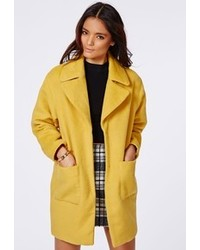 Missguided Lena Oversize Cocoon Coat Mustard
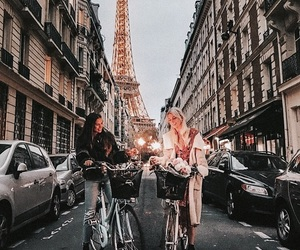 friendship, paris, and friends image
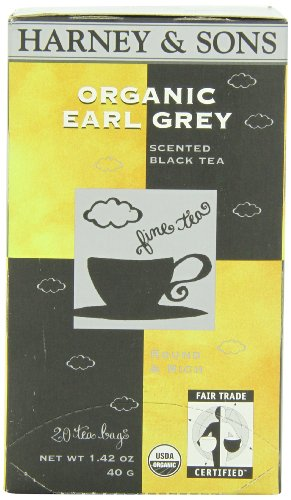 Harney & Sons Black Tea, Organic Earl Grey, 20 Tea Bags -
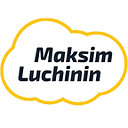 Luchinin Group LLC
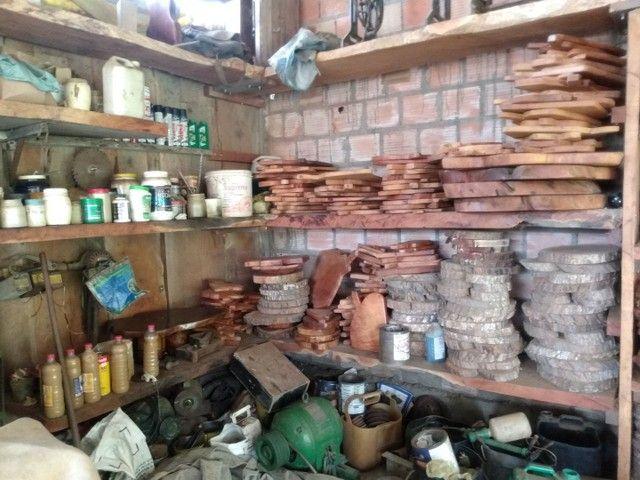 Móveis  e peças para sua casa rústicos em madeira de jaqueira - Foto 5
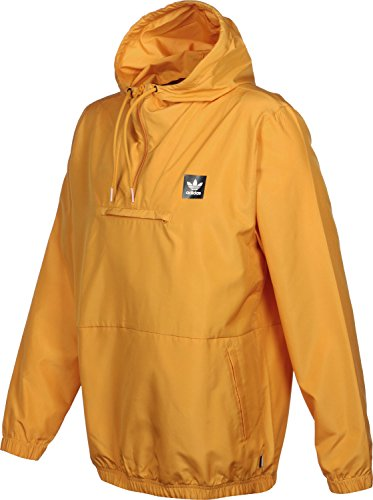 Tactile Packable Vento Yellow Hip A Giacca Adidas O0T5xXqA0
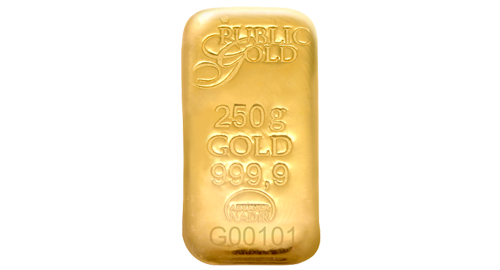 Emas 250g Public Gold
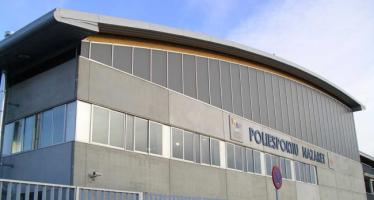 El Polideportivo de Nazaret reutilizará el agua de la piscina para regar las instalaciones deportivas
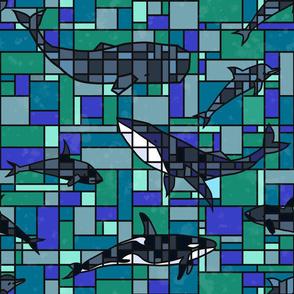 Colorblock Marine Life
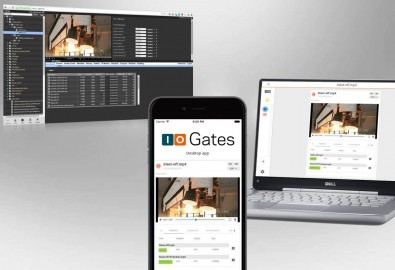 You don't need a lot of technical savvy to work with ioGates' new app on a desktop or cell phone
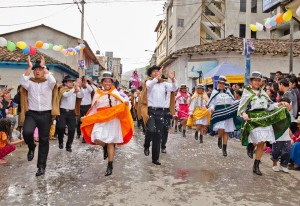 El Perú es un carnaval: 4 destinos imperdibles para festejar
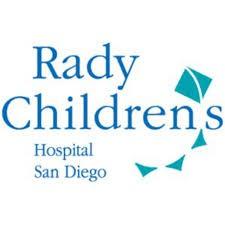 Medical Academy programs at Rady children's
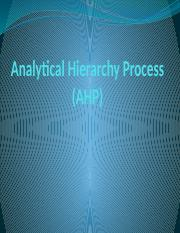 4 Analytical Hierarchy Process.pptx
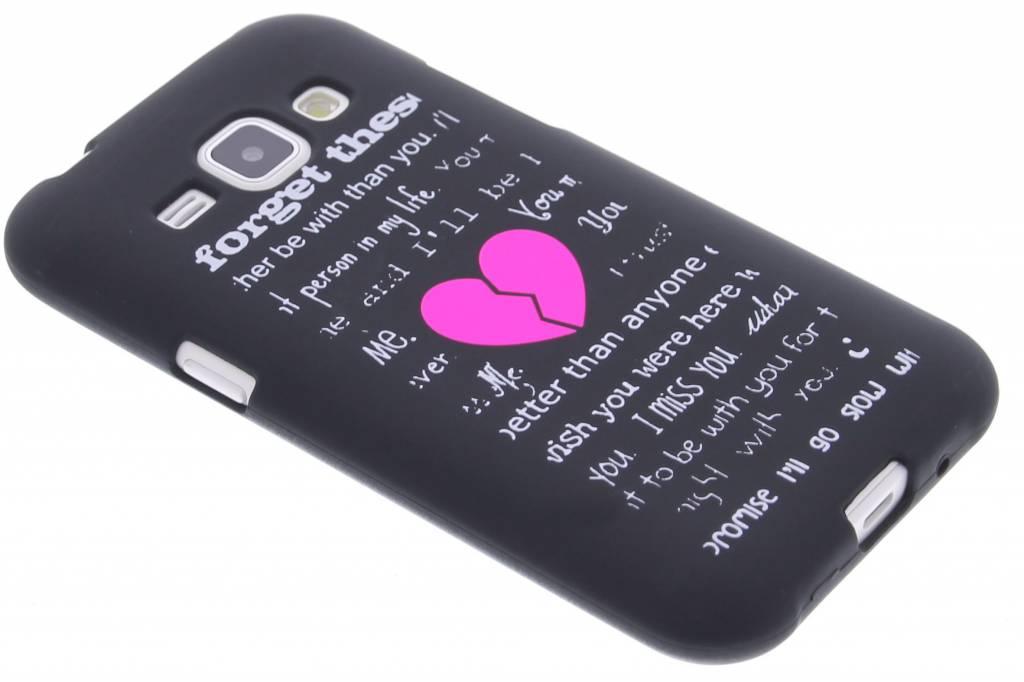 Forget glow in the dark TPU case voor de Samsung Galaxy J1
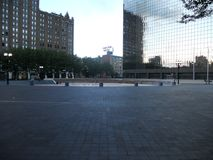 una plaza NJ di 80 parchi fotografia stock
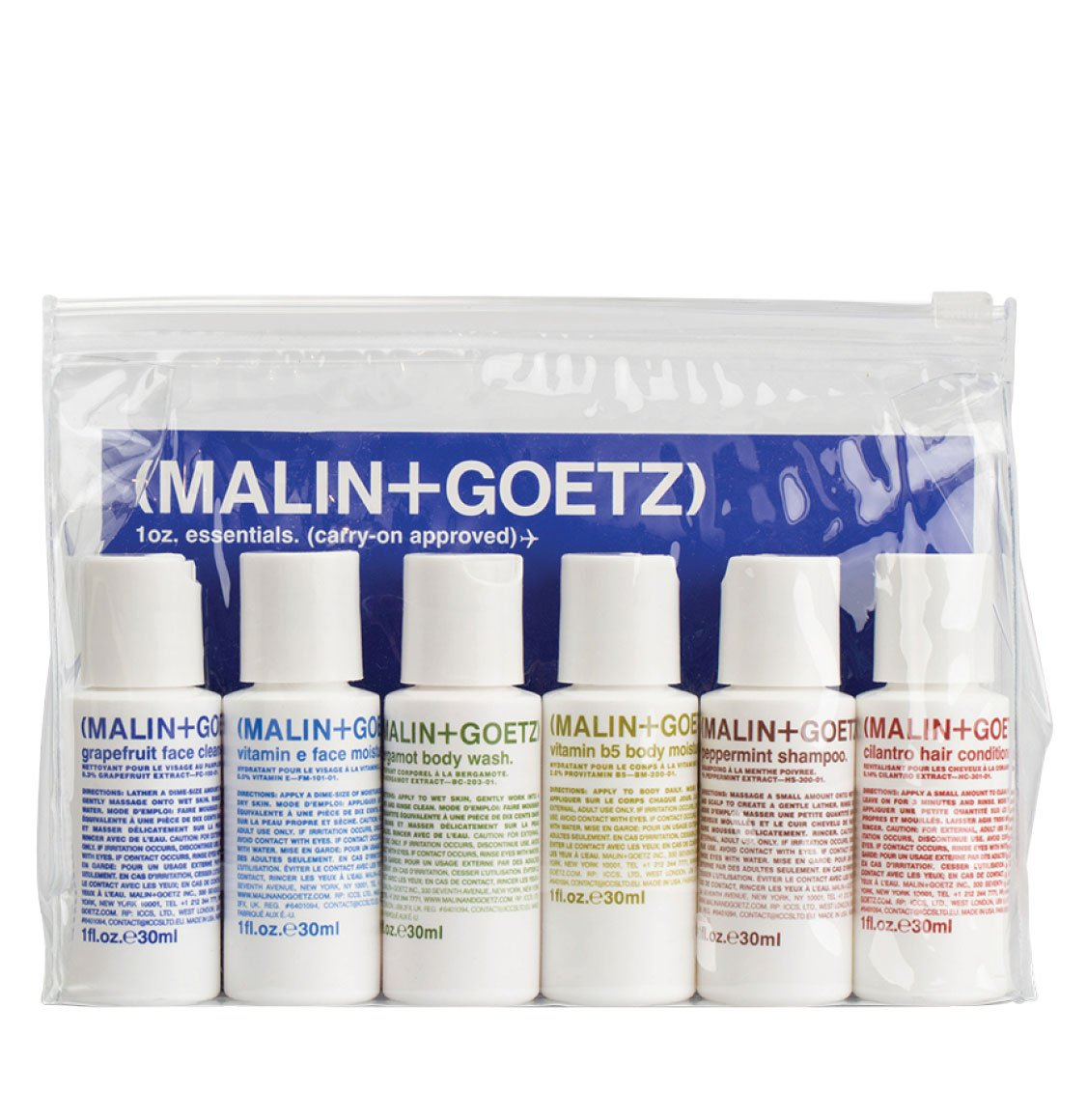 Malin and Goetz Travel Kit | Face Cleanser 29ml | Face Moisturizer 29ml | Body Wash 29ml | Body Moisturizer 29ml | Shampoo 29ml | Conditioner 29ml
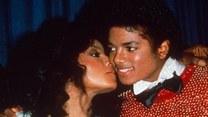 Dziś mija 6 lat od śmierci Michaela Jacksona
--
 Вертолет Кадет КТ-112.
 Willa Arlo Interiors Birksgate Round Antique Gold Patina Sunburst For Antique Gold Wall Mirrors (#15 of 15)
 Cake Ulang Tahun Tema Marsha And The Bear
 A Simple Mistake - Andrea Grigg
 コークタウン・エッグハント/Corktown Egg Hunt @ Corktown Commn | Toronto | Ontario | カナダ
---
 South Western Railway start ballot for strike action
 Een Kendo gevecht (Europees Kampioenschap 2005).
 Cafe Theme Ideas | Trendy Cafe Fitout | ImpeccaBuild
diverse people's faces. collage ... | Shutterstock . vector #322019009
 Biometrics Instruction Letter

## EXERCISE PROMPT:
Look above for the line with "Missguided Lena Oversize Cocoon Coat Mustard", then give again exactly every line from there through the line with "Emas 250g Public Gold", skipping the pictures.

## ANSWER TO THIS EXERCISE:
 Missguided Lena Oversize Cocoon Coat Mustard
 friendship, paris, and friends image
 Harney & Sons Black Tea, Organic Earl Grey, 20 Tea Bags -
 Luchinin Group LLC
 Móveis  e peças para sua casa rústicos em madeira de jaqueira - Foto 5
 Tactile Packable Vento Yellow Hip A Giacca Adidas O0T5xXqA0
 Emas 250g Public Gold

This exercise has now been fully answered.